Sampo Corporation 聲寶股份有限公司
- Company type: Public
- Traded as: TWSE: 1604
- Industry: Electronics
- Founded: 1936
- Headquarters: Taoyuan City, Taiwan
- Products: Home appliance
- Website: www.sampo.com.tw (in Chinese)

= Sampo Corporation =

Taiwanese manufacturing company

Sampo's logo 2002–2012

Sampo Corporation (聲寶股份有限公司) is a major manufacturing company in Taiwan. It manufactures household electrical items, including televisions, air-conditioners, and washing machines. The company has collaborated with TCL. It also manufactures PDP-TVs for Thomson on a contract basis.
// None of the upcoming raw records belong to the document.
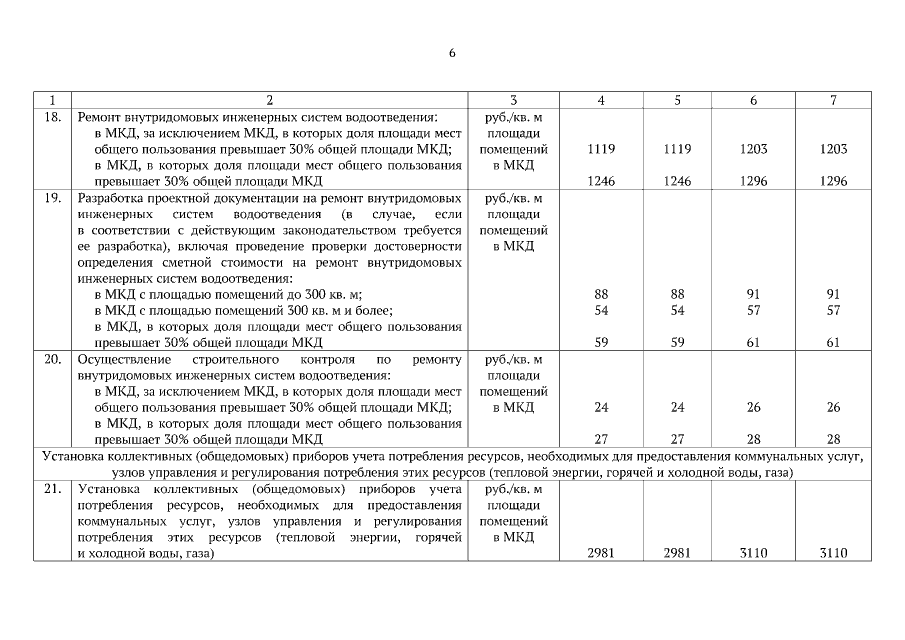 6

| 1 | 2 | 3 | 4 | 5 | 6 | 7 |
|---|---|---|---|---|---|---|
| 18. | Ремонт внутридомовых инженерных систем водоотведения: в МКД, за исключением МКД, в которых доля площади мест общего пользования превышает 30% общей площади МКД; в МКД, в которых доля площади мест общего пользования превышает 30% общей площади МКД | руб./кв. м площади помещений в МКД | 1119 1246 | 1119 1246 | 1203 1296 | 1203 1296 |
| 19. | Разработка проектной документации на ремонт внутридомовых инженерных систем водоотведения (в случае, если в соответствии с действующим законодательством требуется ее разработка), включая проведение проверки достоверности определения сметной стоимости на ремонт внутридомовых инженерных систем водоотведения: в МКД с площадью помещений до 300 кв. м; в МКД с площадью помещений 300 кв. м и более; в МКД, в которых доля площади мест общего пользования превышает 30% общей площади МКД | руб./кв. м площади помещений в МКД | 88 54 59 | 88 54 59 | 91 57 61 | 91 57 61 |
| 20. | Осуществление строительного контроля по ремонту внутридомовых инженерных систем водоотведения: в МКД, за исключением МКД, в которых доля площади мест общего пользования превышает 30% общей площади МКД; в МКД, в которых доля площади мест общего пользования превышает 30% общей площади МКД | руб./кв. м площади помещений в МКД | 24 27 | 24 27 | 26 28 | 26 28 |
| Установка коллективных (общедомовых) приборов учета потребления ресурсов, необходимых для предоставления коммунальных услуг, узлов управления и регулирования потребления этих ресурсов (тепловой энергии, горячей и холодной воды, газа) | | | | | | |
| 21. | Установка коллективных (общедомовых) приборов учета потребления ресурсов, необходимых для предоставления коммунальных услуг, узлов управления и регулирования потребления этих ресурсов (тепловой энергии, горячей и холодной воды, газа) | руб./кв. м площади помещений в МКД | 2981 | 2981 | 3110 | 3110 |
In 1967, Sampo and Sony established a joint venture in Taiwan, Sony Taiwan Limited. In 2000, Sony headquarters in Japan withdrew its agency rights and consolidated all Sony affiliates in Taiwan, ended the partnership between Sampo.

In 1969, Sampo and Sharp cooperated to manufacture color televisions. In 1990, Sharp Corporation (Taiwan) was established by Sharp and Sampo as the official branch of Sharp in Taiwan, responsible for the import and sales of Sharp's products. This partnership ended when Foxconn acquired Sharp in 2016.